Unify the way of how a Subject it's associated with the topic
eliax1996 opened this issue · 0 comments
Issue Description
Current Status
Let's clarify the required definitions to understand the issue properly:
- Topic: This is a mechanism used by Kafka to group different messages.
- Schema: It's a description of the structure that a message must adhere to.
- Subject: An entity required by the Schema Registry to establish a relationship between a schema and a topic. It's used to check the right to publish a specific messages in a topic.
The expected flow, given the entities introduced above, is as follows:
- We expect the user to create a schema.
- The user should register the schema with a specific topic using a designated Subject.
- The user should register a message with a specific topic using a certain Subject.
- This implies verifying that the Subject is allowed/registered to publish to a particular topic.
- It also involves verifying that the message structure complies with the schema associated with the entity.
To summarize the types of relationships we could have:
- One topic could be associated with one or more subjects.
- One subject could be associated with one or more topics.
- One subject is always associated with one schema.
To calculate the subject deterministically, we need:
- The policy name (an enum representing how we calculate the subject from the provided inputs, listed here).
- The topic name.
- The record name (the namespace of the record).
- A prefix for the subject (used to differentiate between key and value schemas, particularly in the
PROTOBUF
case).
Current Issue
Currently, we have only one policy to associate a Subject
with a topic, known as topic_name
. This strategy is used to calculate the subject for a given schema.
With this specific policy, the relationship between topic <-> schema <-> subject
is bi-directional (i.e., these entities have a one-to-one relationship). Therefore, given the topic and the schema, we can automatically compute the associated subject.
We use this property to enable users to produce messages by providing only the schema ID as a parameter, instead of the entire schema. This allows us to retrieve the schema based on its ID, calculate the unique associated subject, and check if the subject is registered for the targeted schema.
This approach works well for all cases except for Protobuf. Currently, we query the database for the schema and check if it's associated with the targeted topic, without verifying whether it's registered as a key or a value schema (meaning a user can switch between key and value by simply using the schema body). This issue needs to be addressed.

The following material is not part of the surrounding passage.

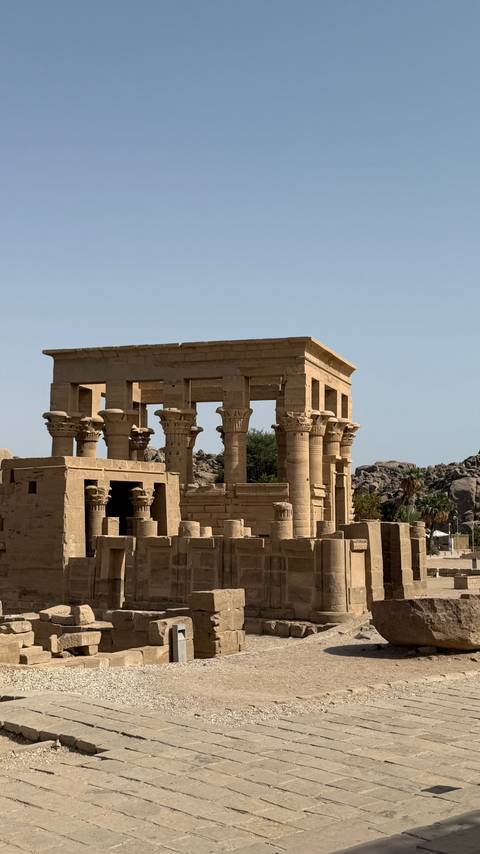       Stone columns and lintels of an ancient riverside temple illuminated by morning sun.
  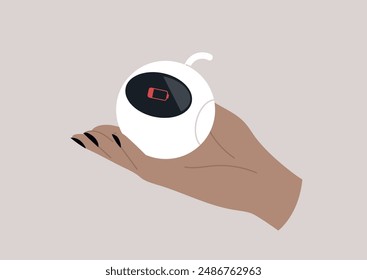 A hand holds a small, white robot with a red battery indicator showing it is empty, The device appears to be asleep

A more long-term design problem is that this property holds true only when the strategy is topic_name
. In the future, we need to ensure that before proceeding with message production by providing only schema IDs, we should check if the subject can be directly computed or if we also need the schema (for the record_name
strategy or the topic_record_name
strategy).
A more general solution would be to formalize the Subject object and assign it an ID.
This way, even if the relationship between subject and schema is not unique, we can directly verify if the subject is allowed and if the message structure complies with the schema by retrieving the subject from the database and then obtaining the associated schema using the subject ID.